President Donald J. Trump had set a withdrawal deadline for May 1, but he was known for announcing, and reversing, a number of significant foreign policy decisions, and Pentagon officials continued to press for a delay. Mr. Biden, who has long been skeptical of the Afghan deployment, spent his first three months in office assessing that timeline.

The Afghan central government is unable to halt Taliban advances, and American officials offer a grim assessment of prospects for peace in the country. Still, American intelligence agencies say they do not believe Al Qaeda or other terrorist groups pose an immediate threat to strike the United States from Afghanistan. That assessment has been critical to the Biden administration as it decided to withdraw most of the remaining forces from the country.

A senior administration official said the troop withdrawal would begin before May 1 and conclude before the symbolic date of Sept. 11. Any attacks on withdrawing NATO troops, the official said, would be met with a forceful response.

Taliban leaders have long pledged that any breach of the deadline means that their forces will again begin attacking American and coalition troops.
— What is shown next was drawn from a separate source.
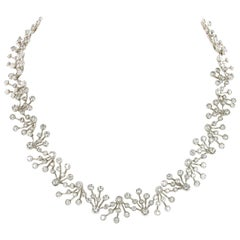 12 Carat Diamond White Gold 750 Necklace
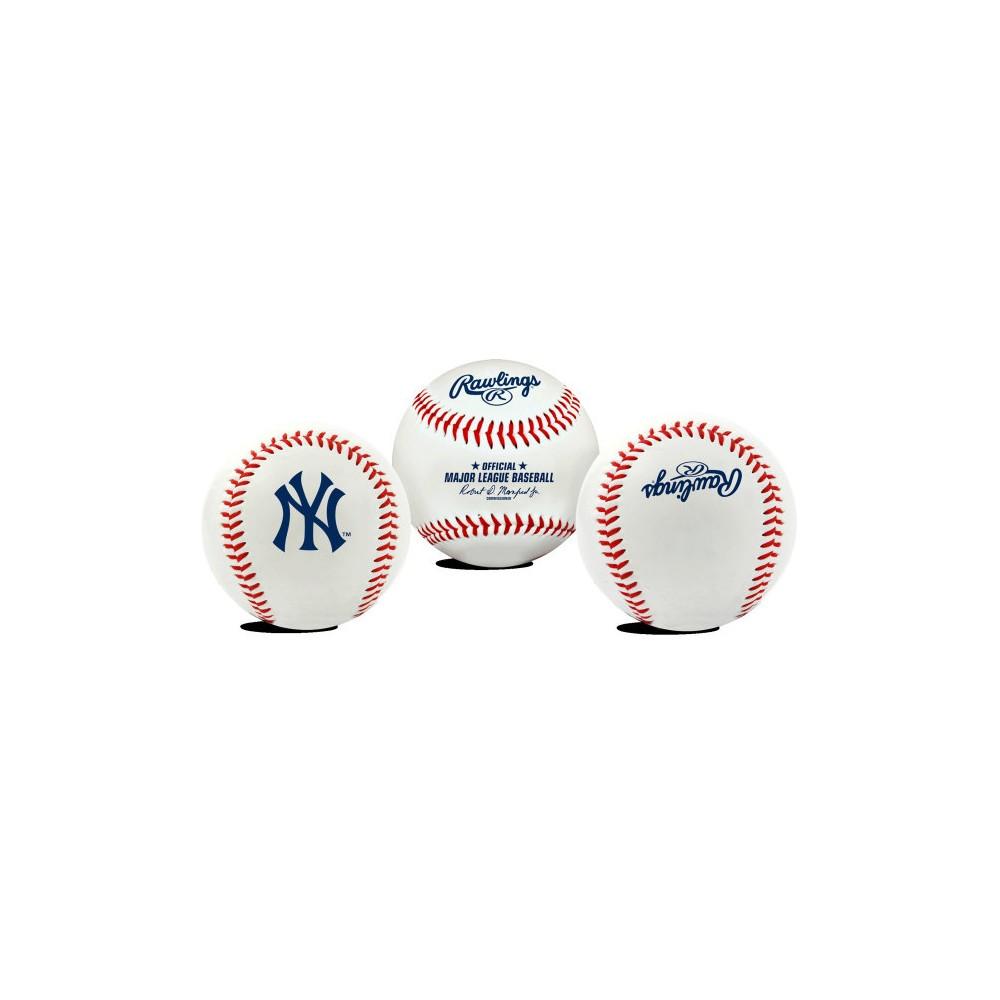 New York Yankees Rawlings Team Logo Baseball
Under a withdrawal deal negotiated during the Trump administration, the Taliban mostly stopped those attacks — but in past weeks, they have rocketed American bases in Afghanistan’s south and east.

In public statements on Tuesday, Taliban leaders focused not on Mr. Biden’s decision for a full withdrawal — leaving behind a weak central government that has proved incapable of halting insurgent advances around the country — but rather on the fact that the administration was going to miss the May 1 deadline.

“We are not agreeing with delay after May 1,” Zabihullah Mujahid, a Taliban spokesman, said on local television. “Any delay after May 1 is not acceptable for us.”